_Exercise_:
Can you set out the lines below as a Markdown table with the columns Row and Line, numbering each row and skipping the blank lines?

_Data in this exercise_:
"""

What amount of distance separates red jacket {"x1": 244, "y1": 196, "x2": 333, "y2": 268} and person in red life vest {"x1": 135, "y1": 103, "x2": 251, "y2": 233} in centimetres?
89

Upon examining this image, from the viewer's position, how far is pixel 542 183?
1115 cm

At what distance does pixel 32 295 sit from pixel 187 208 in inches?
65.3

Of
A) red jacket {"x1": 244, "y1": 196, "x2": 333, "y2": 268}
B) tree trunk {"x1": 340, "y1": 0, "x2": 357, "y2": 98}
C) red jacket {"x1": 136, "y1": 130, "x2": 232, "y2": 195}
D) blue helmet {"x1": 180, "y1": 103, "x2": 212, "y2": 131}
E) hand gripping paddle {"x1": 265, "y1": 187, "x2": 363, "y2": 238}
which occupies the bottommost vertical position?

"""

_Result_:
| Row | Line |
|---|---|
| 1 | What amount of distance separates red jacket {"x1": 244, "y1": 196, "x2": 333, "y2": 268} and person in red life vest {"x1": 135, "y1": 103, "x2": 251, "y2": 233} in centimetres? |
| 2 | 89 |
| 3 | Upon examining this image, from the viewer's position, how far is pixel 542 183? |
| 4 | 1115 cm |
| 5 | At what distance does pixel 32 295 sit from pixel 187 208 in inches? |
| 6 | 65.3 |
| 7 | Of |
| 8 | A) red jacket {"x1": 244, "y1": 196, "x2": 333, "y2": 268} |
| 9 | B) tree trunk {"x1": 340, "y1": 0, "x2": 357, "y2": 98} |
| 10 | C) red jacket {"x1": 136, "y1": 130, "x2": 232, "y2": 195} |
| 11 | D) blue helmet {"x1": 180, "y1": 103, "x2": 212, "y2": 131} |
| 12 | E) hand gripping paddle {"x1": 265, "y1": 187, "x2": 363, "y2": 238} |
| 13 | which occupies the bottommost vertical position? |